Maybe a strange question, but I was wondering how much I, as a user, should be directly concerned with selection of the partition?
If I define the required job resources, and my goal is obviously to get my job scheduled as soon as possible, is there not always a definitive choice of the partition, which could be as well done without my direct involvement?
I saw that someone has even already implemented a script to make such a selection (does not work directly here, but gives the idea).
Well, I would say that it depends on user preferences, myself as a molecular biologist I would NEVER want it, given that the partition is IMHO one of the analysis parameter, thus humanly defined.
Thank you for the notice, I guess the easiest going forward would be to adapt that script and then provide here an HowTo.
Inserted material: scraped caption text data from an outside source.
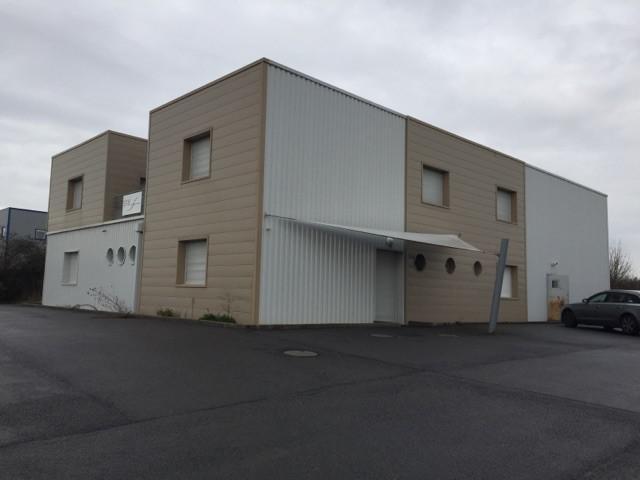 Local d'activités et bureaux d'environ 514 m² à louer et à vendre à Rochecorbon (Nord de Tours) - Photo 1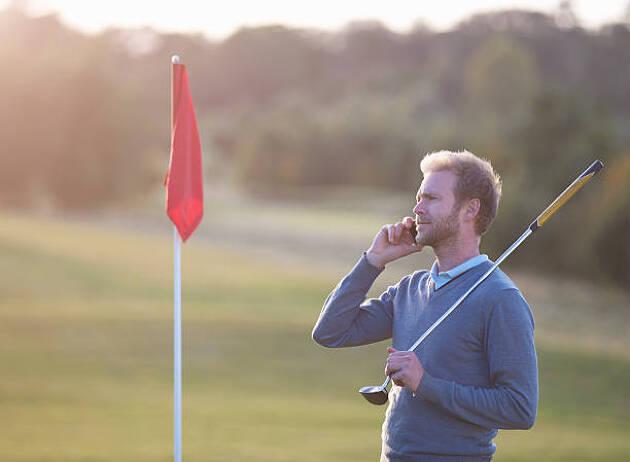 前の組が遅くて我慢できない場合、ゴルフ場に電話しよう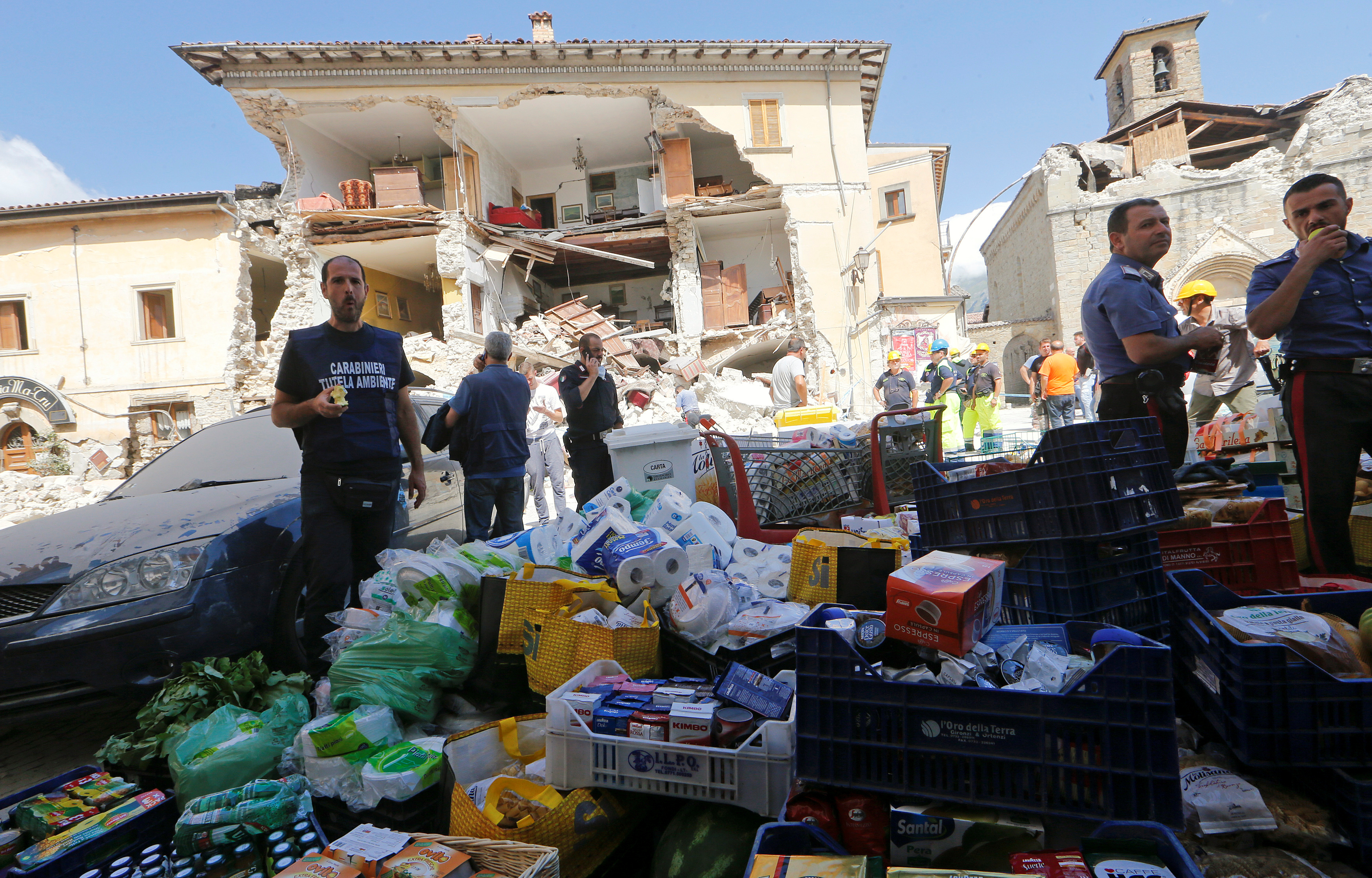 Rescuers prepare food for distribution in Amatrice on Wednesday. Photo by Ciro De Luca/Reuters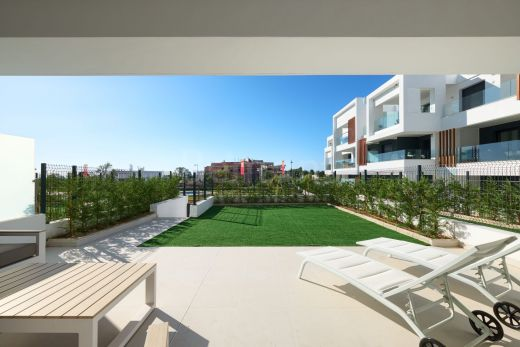 Groundfloor apartment with see views for sale in Cancelada - Marbella West
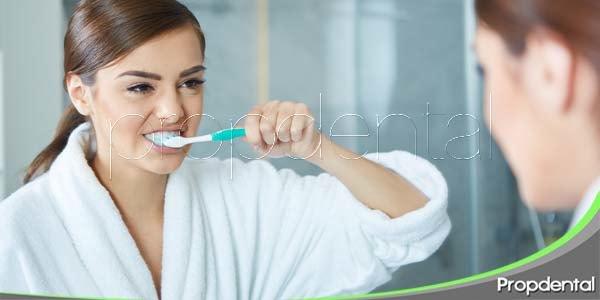 Los españoles se cepillan los dientes dos veces al día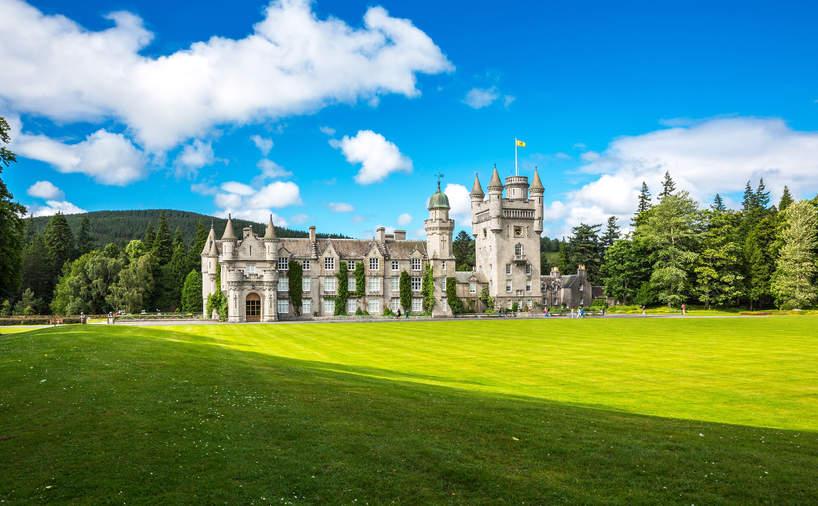 Balmoral - tu spędza wakacje Elżbieta II. Jak wygląda posiadłość?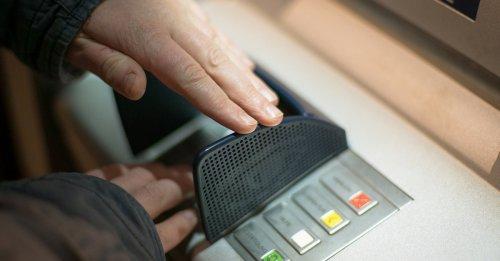 Karten-PIN am Geldautomaten nicht mehr sicher: Darauf müssen Kunden achten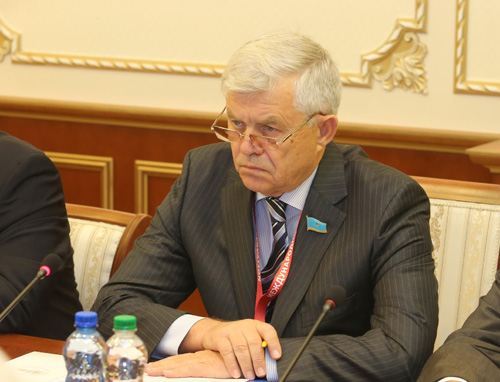 Наблюдатели отСНГ встретились спредседателем ЦИК Беларуси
I guess my point was that I do not see what is the additional analysis configuration can be provided by the partition selection, which can not be derived from the resource request under an assumption that I want my analysis to be executed as soon as possible.
Could you please clarify what is this use case?
Perhaps it is indeed specific to the kind of tasks you have in molecular biology?
Edit:
I am asking because I want to know if there is something important I am missing when I am selecting the partition myself. For my cases - the automatic thing given these requirements seem always enough. In fact, the most impact a custom choice can make is negative - misjudgment of the partition which can result in very long wait time (or even complete mismatch of the allowed resources, meaning that the job is never scheduled)
I could imagine, if there was priority scheduling in some partitions, with limited overall quotas (as discussed on the last lunch meeting), there would be some user choice besides resources in job. This way, the partition choice would express an additional variable - “importance” of the job for the user.
But I did not think there is anything like that already used in the cluster?
In fact, I have previously adapted a version of that script for myself. If useful, I could publish it in a fork.
Edit2:
I realized debug- partitions have a bit of this special meaning - presumably,they are not meant to be used for “real” jobs even when it is technical possible with the restriction. So that they are always meant to remain available. On the other hand, they are bound to remain available, so maybe they can be used for peculiar kind of real jobs?
Sorry, I thought it was directly following from the post.
If you disagree, and if you have more to comment, clearly it is worth moving it!
Luckily there is an efficient technical way to do it.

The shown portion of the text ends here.